Football may be America’s “new” and most popular pastime, but pigskin has got nothing on grass. A recent article by The Washington Post estimates that the legal marijuana market will be more than three times flusher with money than the NFL.
The NFL makes an annual revenue of $10 billion a year, while the legal marijuana market’s revenues could exceed $35 billion by 2020 if and when cannabis becomes federally legal. As the article notes, that would make the marijuana industry’s value on par with the entire publishing industry and the confectionary industry.
Last year, the legal industry made a purported $1.53 billion in revenues. When you consider there’s two legal states and only a handful of states with viable medical marijuana markets, that number is merely a glimpse into the future. As Alaska, Oregon, and D.C. hopefully hop on board the legalization wagon (next week!), those numbers should continue to see steady growth.

▸ Work instructions:
1. Condense the paragraph beginning "The NFL makes an annual revenue" from the text on the legal marijuana market, keeping its main facts.
2. Resume the text on the legal marijuana market after its final sentence.

▸ Extracted records:
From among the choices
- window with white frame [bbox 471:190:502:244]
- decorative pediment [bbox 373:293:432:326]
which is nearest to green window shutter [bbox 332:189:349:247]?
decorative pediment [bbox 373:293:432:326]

▸ Answers to each task:
1. The NFL earns $10 billion in annual revenue, whereas legal marijuana revenues could exceed $35 billion by 2020 if cannabis becomes federally legal. That would put the marijuana industry on par in value with the entire publishing and confectionary industries.

2.
As for football and marijuana, well, they’re kind of similar–at least when it comes to fan bases. Both industries target males in the 18-and-over age bracket, and the fanatics tend to be 18-30 years old. But unlike football, marijuana can also pique the interest from a medical perspective.
The plant’s benefits can apply to infants suffering from seizures, the elderly suffering from dementias, and women with breast cancer. Likewise, to becoming a football fan–and a fan of its violence nature–is a choice.
When it comes to weed, some people don’t have a choice to become a fan. It’s a viable medical option, and one any demographic can and should appreciate for just that.